Hey all, I thought I'd share an interesting experience I had in experimentation with Yarn, Mesos and MapR. In the es-yarn instructions it talks about container level storage vs. mounting NFS in HDFS (which has huge performance hits). Well, in MapRFS, that performance hit isn't NEARLY as much. It's quite performant actually (side note, if anyone would like to talk about how to gauge that better, I'd be all ears).
Basically, since on MapRFS (I am using a trial version of M5, this allows me to mount MapRFS to the same mount point on every node). I set the storage location to /mapr/mycluster/elasticsearch/esdata/${CONTAINER_ID}/data (I also put logs and tmp in the ${CONTAINER_ID} folder). This gives me a unique location for each container that spins up. At this point, each new container gets new data, so "persist" isn't the right word, but that's something I'll discuss later. It's persisted, but since the location is based on the container_id, each new container that spins up creates a new directory. (I do this by altering the elasticsearch start script in ./bin to read the ID and create the directories as needed).
Ok cool, so I loaded some date and I am getting decent performance, and that made me think:Ok, this is actually scalable, except for a couple of things.

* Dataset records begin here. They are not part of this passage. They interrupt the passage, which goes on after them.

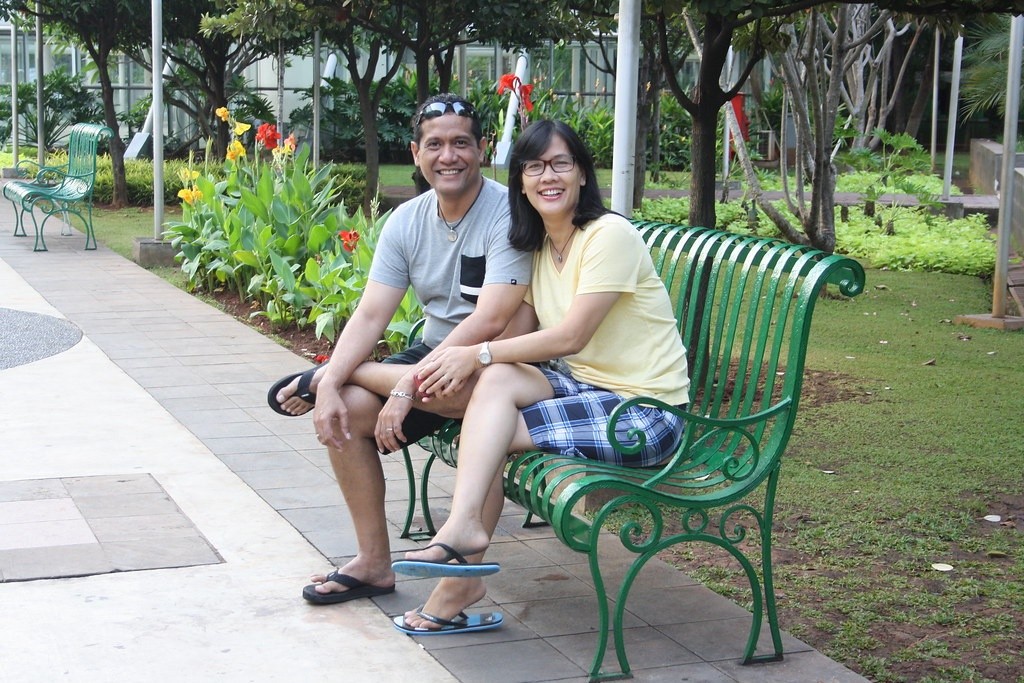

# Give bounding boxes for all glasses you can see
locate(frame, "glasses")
[416,101,474,124]
[523,154,575,177]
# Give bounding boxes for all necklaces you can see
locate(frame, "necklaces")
[439,172,484,242]
[550,227,576,262]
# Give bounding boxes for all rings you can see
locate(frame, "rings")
[316,433,320,437]
[385,428,393,431]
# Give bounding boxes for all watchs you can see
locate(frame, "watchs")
[479,341,492,367]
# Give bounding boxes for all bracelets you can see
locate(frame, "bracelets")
[389,391,416,401]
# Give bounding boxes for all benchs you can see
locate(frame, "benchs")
[403,216,865,683]
[3,121,116,253]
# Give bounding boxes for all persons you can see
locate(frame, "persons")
[267,97,533,603]
[393,117,691,636]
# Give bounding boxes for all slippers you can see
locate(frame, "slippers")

The location using the container_id. If a container dies, and it is resurrected, it can't use the old data, thus recovery of containers is not really possible. What I think about here is would it be possible to have a setup where some variable like the Node Name when generated is registered in the application manager in such a way that for the duration of that application. It will ensure an instance of that node name is running (unless specifically removed). What I see here, say I have Node.Name Hulkling. When the Yarn Application starts, it should knows the name of the 6 nodes it wants to run. (it doesn't have to be from the Marvel Corpus, i could be as simple as esnode0, esnode1, esnode2) Thus, I can create data directories for them, and the application will start containers based on having the nodes running. It will access the data directory by name, if esnode2 fails or killed for some reason, the es-yarn application will try to restart, in a new container, esnode2, thus the data that was in the directory would be preserved. We would probably want the ability to name the cluster, so even if the the application needed to restart, we could access our data in ${clustername}/${nodename} and that data could persist and still be scalable. This would allow multi tenancy, and be resilient to failures. Where the nodes started wouldn't matter, we aren't using the hostname, we are using the nodename and cluster name.
So that's the first thing, the next thing we need is elasticity. Once an application is started, we need the ability to say "add more nodes" i.e. more nodes in containers to the already running es-yarn application (or scale down for that matter). Perhaps an API listener specific to the es-yarn system itself to accomplish this. I am less certain on this, and how it would be approached, but basically, this would give us the flexibility, especially as we want to grow and shrink the clusters. Since I am using Myriad with Mesos, yarn is actually pretty awesome here, because it can scale down and give the resources back to Mesos if needed. This a really neat setup for ultimate flexibility.
So on the first point, I know the running on the NFS mount may not see optimal. This is something that standard HDFS could face challenges with. That said, there may be ways to mount other filesystems via NFS and still get near the performance we are looking for, while adding the the multi tenancy, the elasticity, and such of running this system on Yarn and Mesos via Myriad. MapR has some advantages, but I want to frame this conversation in the context of a generic solution. My testing so far seems extremely promising. I'd highly value any questions or discussions on this topic, and happy to share my approaches thus far!
John